##### TEXT BLOCK

# turning photos into drawings?



## starchild (Sep 17, 2002)

I just posted this in software- I never noticed this (graphics) topic, is it new?

My daughter goes to a place that has a "photo machine" that takes a picture and turns it into what looks like a pencil drawing.

I'm not sure if it takes the pictures and does it, or if you bring your own pictures and put it in.

They come out beautiful!

I thought Photoshop and/or Paint Shop Pro would do this, but it isn't the same. It comes out dark (charcoal) and not that delicate sketch look. Even if I turn the picture b&w first.

I was going to look it up in search or on download sites but don't even know what to call it.

Someone here will know!

Thanks,

~ Carrie


----------



## hewee (Oct 26, 2001)

Do you have that same photo.
I have a color pen plugin that us with photoimpact.


----------



## starchild (Sep 17, 2002)

I don't have the photo.

My daughter (who lives in another state) send me the one that looks like a drawing. 

She took a digital pictures OF the photo-drawing, which she got at a local Beach (shops, arcades, etc)

Those are two of my grandsons, my daughter (who had the picture done) is their aunt.

When I look for plug ins do I have to get specific ones for PhotoShop or PSP? 

Are there specific names to look for or just plug ins?

btw... I just noticed on the side of the posts where it tells the number, etc. it says "% tech"

Mine is 80%

What does that mean?

I must have missed quite a bit here while playing with graphics and screensavers, etc.



~ Carrie


----------



## hewee (Oct 26, 2001)

That's ok.

Most will say they are that are made for Adobe Photoshop but that does not mean they will not work with any other image program.
You may download one and it does not work but that's no big deal. You could have a plugin effect program like eye candy that does alot of effects but some will not work in other image program or are made to work only with layers. (Still going nuts over the layer plugins because I get that with some and have not found out how to use them yet) But I am guessing that they may need PhotoShop to work right.

##########
##### ROWS

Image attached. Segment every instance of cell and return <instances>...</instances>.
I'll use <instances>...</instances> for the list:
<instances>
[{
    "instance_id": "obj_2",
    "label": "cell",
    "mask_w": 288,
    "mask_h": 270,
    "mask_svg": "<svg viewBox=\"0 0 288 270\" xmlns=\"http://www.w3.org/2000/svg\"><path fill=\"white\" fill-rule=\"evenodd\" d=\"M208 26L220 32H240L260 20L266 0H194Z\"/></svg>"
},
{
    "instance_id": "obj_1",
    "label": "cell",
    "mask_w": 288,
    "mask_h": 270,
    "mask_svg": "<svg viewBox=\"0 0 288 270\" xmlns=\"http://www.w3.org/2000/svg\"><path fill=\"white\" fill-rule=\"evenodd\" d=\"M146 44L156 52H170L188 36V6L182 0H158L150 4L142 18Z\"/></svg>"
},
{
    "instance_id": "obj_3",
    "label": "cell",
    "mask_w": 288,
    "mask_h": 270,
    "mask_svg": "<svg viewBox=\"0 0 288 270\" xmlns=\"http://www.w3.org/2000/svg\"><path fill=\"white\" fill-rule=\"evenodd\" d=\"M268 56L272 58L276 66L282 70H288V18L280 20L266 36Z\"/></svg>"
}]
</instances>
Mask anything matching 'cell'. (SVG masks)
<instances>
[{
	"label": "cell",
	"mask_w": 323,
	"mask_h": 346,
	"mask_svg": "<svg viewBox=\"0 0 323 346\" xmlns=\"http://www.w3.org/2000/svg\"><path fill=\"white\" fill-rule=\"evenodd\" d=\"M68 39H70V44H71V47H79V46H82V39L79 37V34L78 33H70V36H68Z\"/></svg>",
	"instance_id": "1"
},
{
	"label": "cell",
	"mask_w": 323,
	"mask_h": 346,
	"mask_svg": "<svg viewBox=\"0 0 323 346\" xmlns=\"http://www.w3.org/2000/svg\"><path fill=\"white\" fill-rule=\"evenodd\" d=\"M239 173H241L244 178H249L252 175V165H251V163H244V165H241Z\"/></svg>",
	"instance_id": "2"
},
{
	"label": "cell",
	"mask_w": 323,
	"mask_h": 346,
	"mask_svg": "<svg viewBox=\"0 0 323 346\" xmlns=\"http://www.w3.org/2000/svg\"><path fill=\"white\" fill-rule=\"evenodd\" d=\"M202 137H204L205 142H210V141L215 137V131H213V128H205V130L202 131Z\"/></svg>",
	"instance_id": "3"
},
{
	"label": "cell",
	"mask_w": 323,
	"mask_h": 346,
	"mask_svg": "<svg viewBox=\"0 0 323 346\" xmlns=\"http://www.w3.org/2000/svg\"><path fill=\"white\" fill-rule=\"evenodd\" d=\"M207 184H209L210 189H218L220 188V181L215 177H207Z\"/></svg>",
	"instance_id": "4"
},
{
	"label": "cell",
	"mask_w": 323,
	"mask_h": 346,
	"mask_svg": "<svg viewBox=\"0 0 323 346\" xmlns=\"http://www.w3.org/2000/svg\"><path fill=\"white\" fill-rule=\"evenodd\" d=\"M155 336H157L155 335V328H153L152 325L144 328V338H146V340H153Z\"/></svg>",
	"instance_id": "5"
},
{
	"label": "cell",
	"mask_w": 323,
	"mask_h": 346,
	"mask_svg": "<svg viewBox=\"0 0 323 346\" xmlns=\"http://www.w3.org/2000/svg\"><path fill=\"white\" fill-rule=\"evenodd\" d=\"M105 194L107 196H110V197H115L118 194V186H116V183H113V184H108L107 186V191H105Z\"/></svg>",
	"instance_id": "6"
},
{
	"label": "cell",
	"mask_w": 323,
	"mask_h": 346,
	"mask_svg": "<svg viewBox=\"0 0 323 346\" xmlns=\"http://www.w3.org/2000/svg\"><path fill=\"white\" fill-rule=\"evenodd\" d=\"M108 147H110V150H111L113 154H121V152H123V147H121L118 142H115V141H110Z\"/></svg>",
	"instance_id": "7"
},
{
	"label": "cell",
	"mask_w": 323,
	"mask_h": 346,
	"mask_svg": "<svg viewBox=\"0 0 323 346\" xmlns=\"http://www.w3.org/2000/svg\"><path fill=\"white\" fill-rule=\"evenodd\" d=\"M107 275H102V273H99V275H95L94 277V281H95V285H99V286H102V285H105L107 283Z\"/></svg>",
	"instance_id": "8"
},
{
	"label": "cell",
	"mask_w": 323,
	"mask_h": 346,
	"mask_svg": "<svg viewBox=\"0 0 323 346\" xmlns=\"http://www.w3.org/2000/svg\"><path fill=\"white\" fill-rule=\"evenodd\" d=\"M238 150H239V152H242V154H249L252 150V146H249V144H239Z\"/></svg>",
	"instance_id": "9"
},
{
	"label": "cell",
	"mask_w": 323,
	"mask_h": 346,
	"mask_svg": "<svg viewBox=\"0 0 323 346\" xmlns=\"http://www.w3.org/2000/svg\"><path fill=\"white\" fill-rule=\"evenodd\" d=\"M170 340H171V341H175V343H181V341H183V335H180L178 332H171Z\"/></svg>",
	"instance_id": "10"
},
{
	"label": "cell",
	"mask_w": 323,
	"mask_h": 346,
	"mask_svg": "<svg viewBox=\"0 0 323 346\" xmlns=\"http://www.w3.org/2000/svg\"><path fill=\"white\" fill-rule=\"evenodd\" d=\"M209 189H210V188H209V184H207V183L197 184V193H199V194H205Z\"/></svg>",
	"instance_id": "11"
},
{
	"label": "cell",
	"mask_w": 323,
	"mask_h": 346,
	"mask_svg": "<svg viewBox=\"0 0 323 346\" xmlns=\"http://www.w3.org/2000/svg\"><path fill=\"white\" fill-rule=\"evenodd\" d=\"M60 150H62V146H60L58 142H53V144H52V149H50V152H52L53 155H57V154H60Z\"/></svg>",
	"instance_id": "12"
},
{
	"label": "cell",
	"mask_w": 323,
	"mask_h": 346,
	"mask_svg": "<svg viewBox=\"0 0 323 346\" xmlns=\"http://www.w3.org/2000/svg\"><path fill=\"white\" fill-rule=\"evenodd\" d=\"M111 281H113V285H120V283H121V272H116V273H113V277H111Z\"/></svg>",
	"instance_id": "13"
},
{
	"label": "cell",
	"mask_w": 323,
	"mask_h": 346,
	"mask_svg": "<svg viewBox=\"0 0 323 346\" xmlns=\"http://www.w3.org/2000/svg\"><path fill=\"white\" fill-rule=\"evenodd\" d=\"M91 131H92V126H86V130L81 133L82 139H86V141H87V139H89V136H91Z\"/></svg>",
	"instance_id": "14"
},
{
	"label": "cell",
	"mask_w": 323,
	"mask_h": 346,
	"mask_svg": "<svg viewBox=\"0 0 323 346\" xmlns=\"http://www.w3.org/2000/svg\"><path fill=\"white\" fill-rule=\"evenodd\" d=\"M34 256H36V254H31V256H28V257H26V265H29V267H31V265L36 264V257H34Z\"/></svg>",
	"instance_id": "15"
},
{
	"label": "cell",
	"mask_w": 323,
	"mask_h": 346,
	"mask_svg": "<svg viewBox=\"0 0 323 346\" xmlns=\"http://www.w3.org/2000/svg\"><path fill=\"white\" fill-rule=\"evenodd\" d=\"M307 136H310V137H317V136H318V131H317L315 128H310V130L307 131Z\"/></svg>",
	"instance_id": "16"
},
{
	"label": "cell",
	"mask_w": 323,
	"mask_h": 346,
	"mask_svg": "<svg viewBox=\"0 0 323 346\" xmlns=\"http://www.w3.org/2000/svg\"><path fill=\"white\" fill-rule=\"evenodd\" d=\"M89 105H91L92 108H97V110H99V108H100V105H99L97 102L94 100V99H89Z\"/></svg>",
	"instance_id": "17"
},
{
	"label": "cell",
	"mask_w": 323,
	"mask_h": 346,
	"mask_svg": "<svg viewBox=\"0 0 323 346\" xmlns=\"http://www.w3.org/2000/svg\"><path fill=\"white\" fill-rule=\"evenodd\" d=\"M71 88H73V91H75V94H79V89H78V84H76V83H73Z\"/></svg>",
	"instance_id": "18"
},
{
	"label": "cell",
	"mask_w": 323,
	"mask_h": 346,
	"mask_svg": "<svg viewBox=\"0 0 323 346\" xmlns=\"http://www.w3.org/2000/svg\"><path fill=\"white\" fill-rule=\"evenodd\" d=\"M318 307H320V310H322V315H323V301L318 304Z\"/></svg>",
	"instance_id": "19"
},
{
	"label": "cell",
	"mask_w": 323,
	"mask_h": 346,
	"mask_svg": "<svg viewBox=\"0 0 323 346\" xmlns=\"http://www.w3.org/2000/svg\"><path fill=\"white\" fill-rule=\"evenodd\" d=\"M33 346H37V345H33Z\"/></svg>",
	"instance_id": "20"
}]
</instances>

##########

From the forum thread above about turning photos into drawings, transcribe the passage that opens with the words "They come out" and closes with "here will know!".

SOLUTION TO THIS EXERCISE =>
They come out beautiful!

I thought Photoshop and/or Paint Shop Pro would do this, but it isn't the same. It comes out dark (charcoal) and not that delicate sketch look. Even if I turn the picture b&w first.

I was going to look it up in search or on download sites but don't even know what to call it.

Someone here will know!